1. Perfil do Paciente:Idade atual em meses, sexo, lado afetado (Direito, Esquerdo, Bilateral) e presença de síndromes congênitas associadas.
2. Fotografia Clínica:
- Vistas dorsal e volar estáticas de ambas as mãos em posição neutra.
- Close-de alta resolução-da borda ulnar mostrando a largura do pedículo ou a base da articulação.
3. Imagem Radiográfica:Radiografias AP padrão e de mão oblíqua-em formato DICOM ou JPEG de alta-resolução.
4. Dados de Intervenção Prévia:Notas operacionais, data do procedimento e história clínica se estiver avaliando um caso de revisão.
5. Objetivo principal da consulta:Avaliação para reconstrução primária, excisão de tecido residual, revisão de cicatriz ou estabilização articular.

 

Perguntas frequentes

 

P: Qual é a idade recomendada para a reconstrução da polidactilia pós-axial Tipo A?

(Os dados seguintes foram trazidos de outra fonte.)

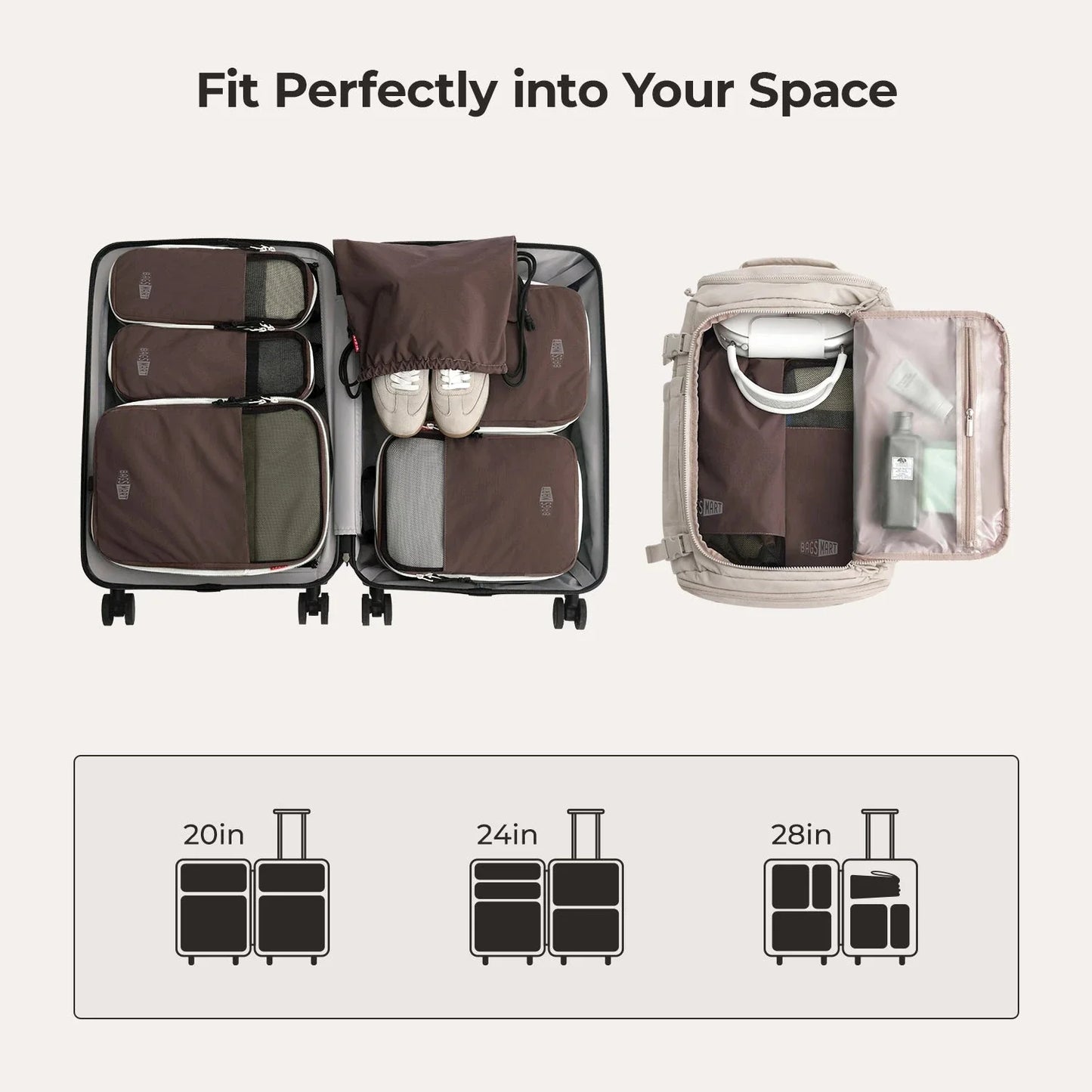 Blast Packing Cubes (Free-Gift)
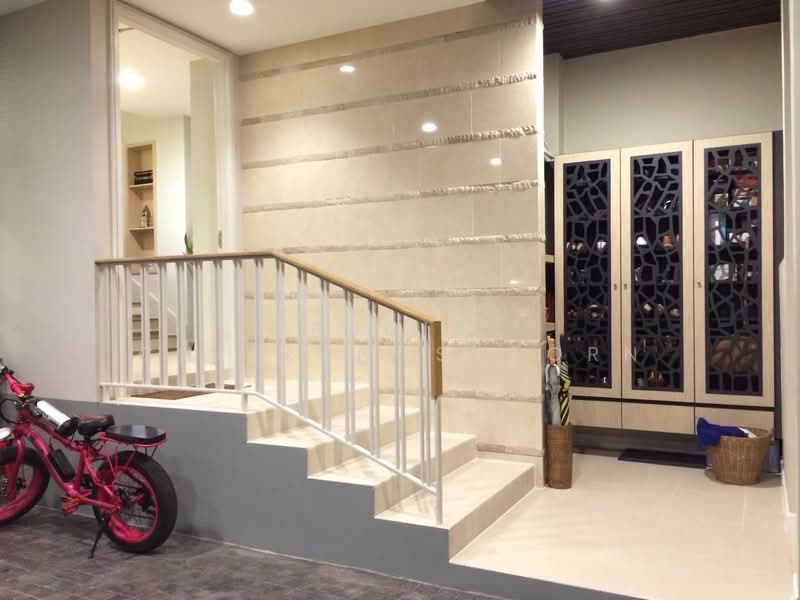 3-Storey Townhome for Rent | Inthamara Area, Bangkok, Samsen Nai, Phaya Thai, Bangkok, , 321 sqm, Shophouse For Rent, by Pudis Chitrungsakorn, 500170809 - DDproperty.com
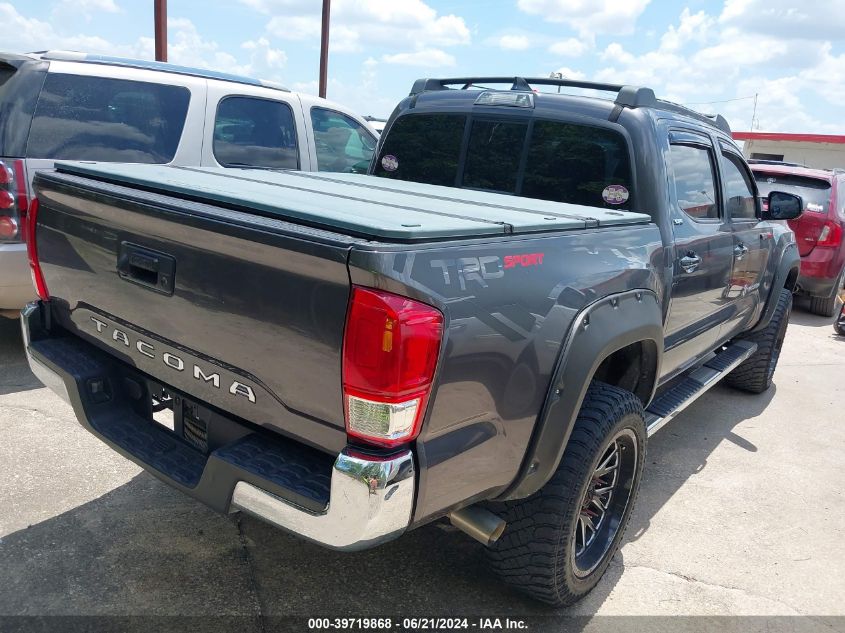 2017 Toyota Tacoma Sr5 VIN: 5TFAX5GN7HX098610 Lot: 39719868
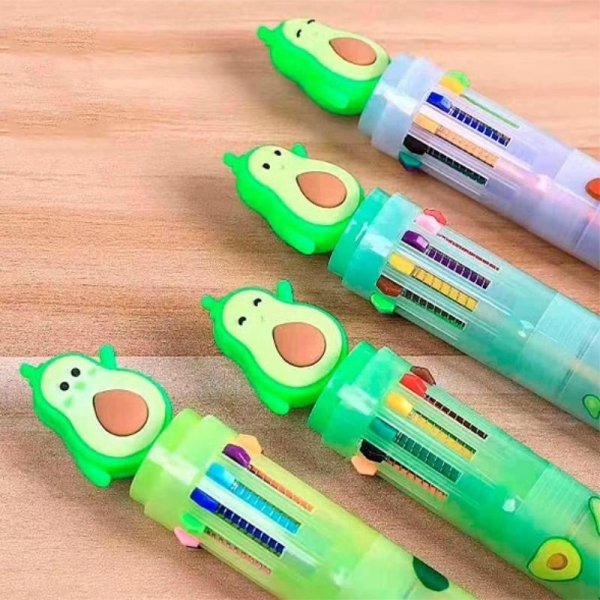 Ручка шпион с авокадо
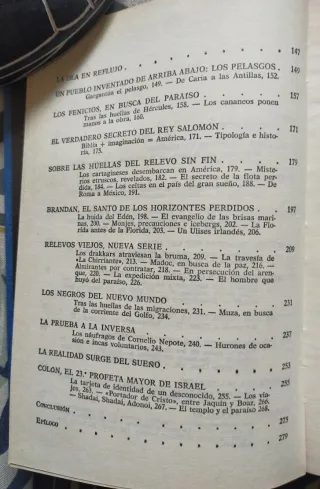 1* edición. La historia empieza en Bimini.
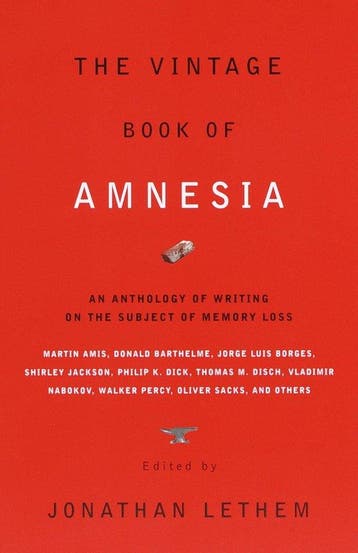 The Vintage Book of Amnesia 9780375706615 Jonathan Lethem, Verzenden, Jonathan Lethem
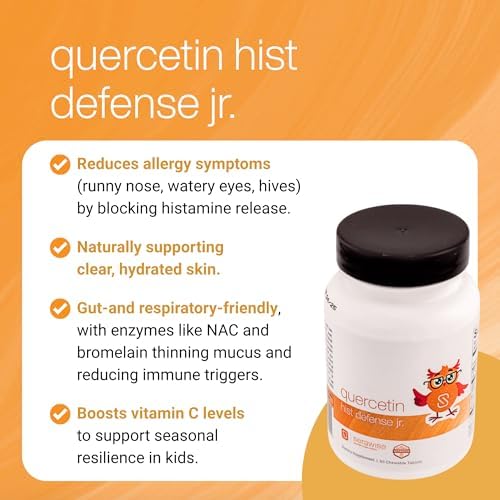 Natural children allergy wellness supplement by Dr Ana Maria Temple close up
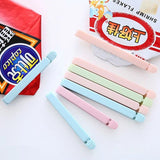 Set of 5 Pack Bag Clips, Food Snack Sealing Clip, Clamp Food Close Clip Seal Kitchen Tool, Freezer & Fridge Bag Sealing Clips, Kitchen Food Bag Clips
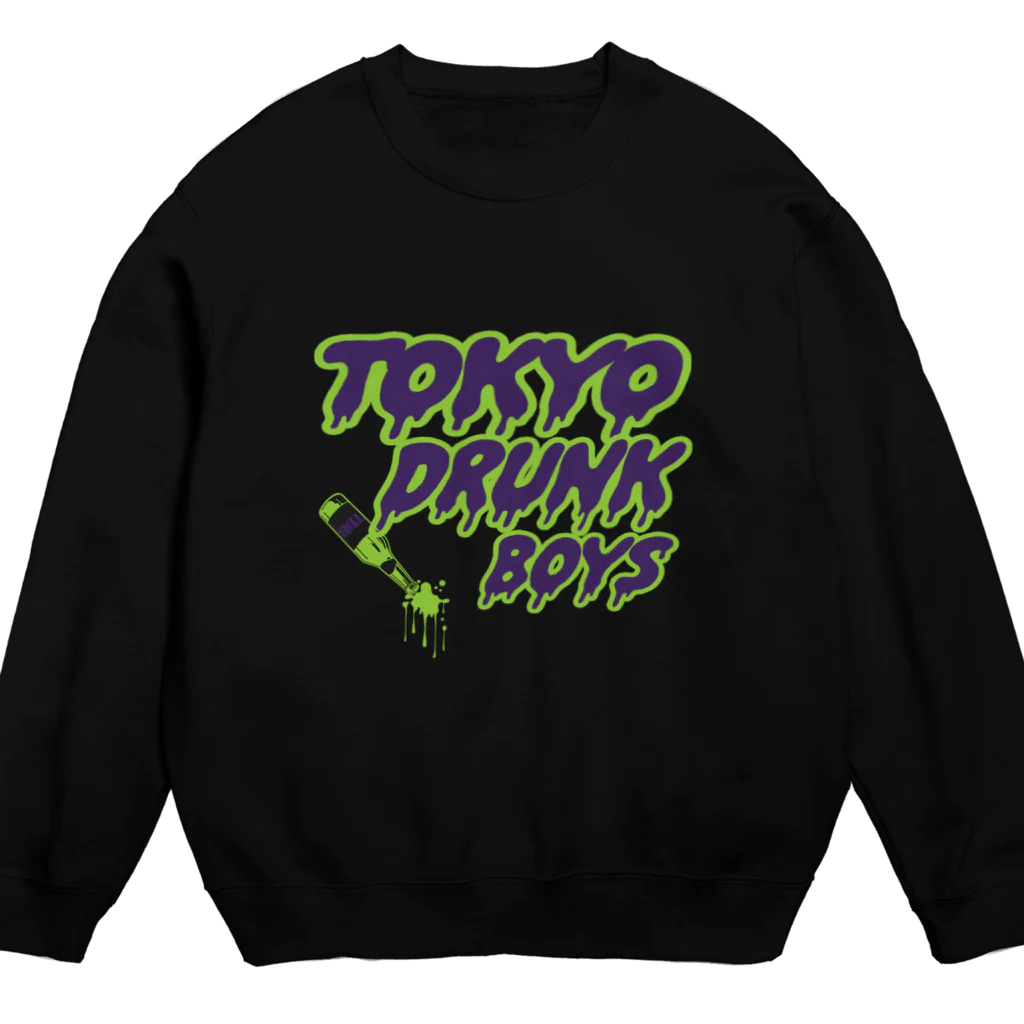 BUNKYO TRIBE’SのTOKYO DRUNK BOYS Crew Neck Sweatshirt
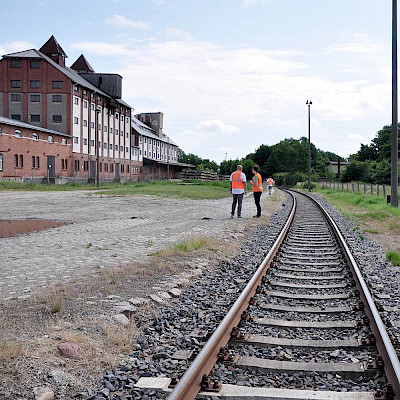 Machbarkeitsstudie Bf Grimmen im Auftrag der ZossenRail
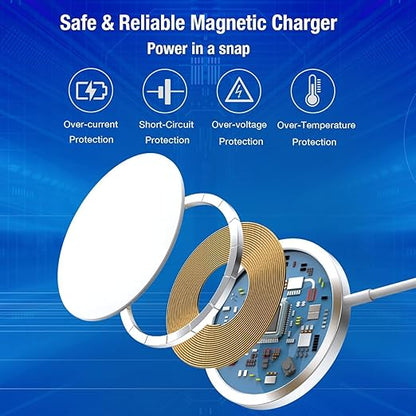 Ztron MagSafe Battery Pack Wireless Power Bank (Copy)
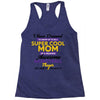 I Never Dreamed I'd Grow Up To Be A Super Cool Mom Of A Freaking Aweso Racerback Tank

R: A reconstrução normalmente é programada entre 9 e 18 meses de idade. Este tempo fornece tamanho anatômico adequado para delicada reconstrução ligamentar e capsular, ao mesmo tempo que estabelece estabilidade estrutural antes do desenvolvimento de hábitos de pinça motora fina e preensão.

P: Como é tratado o envolvimento do nervo digital durante a remoção do dígito Tipo B?

R: Para evitar neuromas pós{0}} dolorosos no pós-operatório, o nervo digital dentro do pedículo deve ser identificado sob ampliação, puxado suavemente para baixo sob leve tensão, seccionado nitidamente e retraído profundamente no tecido mole hipotenar circundante, longe da incisão na pele.

P: A radiografia simples é necessária para todos os casos do Tipo B?

R: As radiografias não são estritamente obrigatórias para marcas de tecidos moles estreitas e totalmente pedunculadas-sem cartilagem palpável. No entanto, se existir alguma firmeza, base ampla ou incerteza em relação ao envolvimento esquelético na base, são recomendadas radiografias-antes da intervenção.

P: Qual é o protocolo de recuperação pós{0}}operatória para cirurgia reconstrutiva Tipo A?

R: Após a osteotomia ou reconstrução articular, a mão é imobilizada em um gesso de braço longo ou tala termoplástica personalizada por 4 a 6 semanas. Quaisquer fios K- lisos temporários são removidos em ambiente ambulatorial assim que a união óssea radiográfica for confirmada.

 

Isenção de responsabilidade médica

 

As informações fornecidas nesta página destinam-se apenas a fins educacionais profissionais e avaliação de casos institucionais. Ele não substitui um-diagnóstico médico ou consulta clínica presencial. As recomendações cirúrgicas, o momento e os resultados dependem da avaliação anatômica individual e de fatores específicos-do paciente.